For the first time I can remember, Life in Gocek missed the Sunday deadline!  My only excuse is that I was travelling back from a short visit to Ankara, the capital of Turkey

I must admit I felt very provincial fighting my way through the traffic and crowds of a big city – so different from quiet Gocek.   The traffic was horrendous and the people!   Still, it was worth it to visit just a few of the fantastic places in the city.

It was a long 8-hour journey by car but the changes in scenery were interesting.   Once we left the mountains behind, most of central Turkey is flat with some very strange outcrops of rock from time to time.

Our hotel in Ankara was small but very comfortable and the staff were all very friendly.   If you are visiting the city, the Sahinbey hotel is worth a look.

On our first day we investigated the Museum of Anatolian Civilization – an interesting collection of artefacts, some going back 5,000 years.   Wanting something different for lunch, we took up our chopsticks at the Quick China restaurant – a lovely change of food but slightly unreal in a Turkish sidestreet.

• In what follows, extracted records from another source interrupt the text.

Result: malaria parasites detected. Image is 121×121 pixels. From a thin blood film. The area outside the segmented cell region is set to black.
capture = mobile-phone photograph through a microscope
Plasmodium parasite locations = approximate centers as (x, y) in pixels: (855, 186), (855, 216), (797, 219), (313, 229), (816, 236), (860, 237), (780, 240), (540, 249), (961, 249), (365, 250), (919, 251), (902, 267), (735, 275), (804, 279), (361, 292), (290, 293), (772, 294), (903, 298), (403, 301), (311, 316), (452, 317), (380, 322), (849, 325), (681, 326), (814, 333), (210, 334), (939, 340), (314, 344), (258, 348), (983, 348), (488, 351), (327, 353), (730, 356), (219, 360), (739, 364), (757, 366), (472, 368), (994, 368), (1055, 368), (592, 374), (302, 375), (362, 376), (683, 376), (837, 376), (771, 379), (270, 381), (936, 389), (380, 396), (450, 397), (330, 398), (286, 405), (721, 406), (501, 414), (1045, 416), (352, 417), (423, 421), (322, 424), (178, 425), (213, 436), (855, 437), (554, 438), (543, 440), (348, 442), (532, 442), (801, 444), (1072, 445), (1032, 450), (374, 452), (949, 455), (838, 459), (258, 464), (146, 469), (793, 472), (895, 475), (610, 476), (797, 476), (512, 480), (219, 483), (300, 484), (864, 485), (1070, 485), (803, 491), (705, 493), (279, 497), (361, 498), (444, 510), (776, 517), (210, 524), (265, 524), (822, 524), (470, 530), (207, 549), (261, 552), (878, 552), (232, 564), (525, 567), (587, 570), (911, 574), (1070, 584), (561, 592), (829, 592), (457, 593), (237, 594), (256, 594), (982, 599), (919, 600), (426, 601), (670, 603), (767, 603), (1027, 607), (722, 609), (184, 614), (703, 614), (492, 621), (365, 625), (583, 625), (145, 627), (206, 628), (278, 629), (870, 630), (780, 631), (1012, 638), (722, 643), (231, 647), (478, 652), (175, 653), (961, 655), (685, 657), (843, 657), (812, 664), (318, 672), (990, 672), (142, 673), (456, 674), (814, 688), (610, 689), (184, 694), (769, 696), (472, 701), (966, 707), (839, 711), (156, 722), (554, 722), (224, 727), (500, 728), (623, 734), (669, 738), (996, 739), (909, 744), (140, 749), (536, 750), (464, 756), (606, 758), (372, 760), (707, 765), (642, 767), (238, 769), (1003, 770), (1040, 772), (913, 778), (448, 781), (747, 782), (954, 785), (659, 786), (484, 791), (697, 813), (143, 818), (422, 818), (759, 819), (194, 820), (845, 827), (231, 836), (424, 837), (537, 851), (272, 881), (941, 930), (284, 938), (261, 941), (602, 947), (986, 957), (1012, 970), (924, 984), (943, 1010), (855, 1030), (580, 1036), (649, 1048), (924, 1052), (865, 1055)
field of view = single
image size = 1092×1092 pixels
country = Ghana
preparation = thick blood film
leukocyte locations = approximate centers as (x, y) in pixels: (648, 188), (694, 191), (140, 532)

We battled our way round the market in the afternoon – I shall never grumble about Gocek market again.   Market traders shouting their wares, people barging in front of you – absolute chaos but, as always, interesting.

The highlight of the second day was a visit to Ataturk’s mausoleum which is a really imposing memorial to the founder of modern Turkey.   There is an amazing museum there too, covering the changes Turkey experienced following the First World War.   As we visited the actual mausoleum, a group of people were laying a wreath accompanied by a fanfare of what we assumed was the Turkish version of the Last Post.   It was an incredibly moving experience.

A brief visit to one of Ataturk’s houses set in the grounds of the modern White Palace was followed by a brief wander round the part of the city where a number of old houses have been renovated and turned into shops and restaurants.

I found the contrasts between old slums and new modern shopping centres and high-rise blocks absolutely fascinating, even more so as a few of these appallingly derelict buildings still appeared to be occupied.

The trip made me realise how much more of this amazing country we have to see and appreciate.   However, in the meantime, I am going to chill out for the next few days and enjoy the peace of Gocek.

On a final, more serious, note, there was a major explosion in the centre of Ankara at the end of the day we left.   So tragic in this amazing city.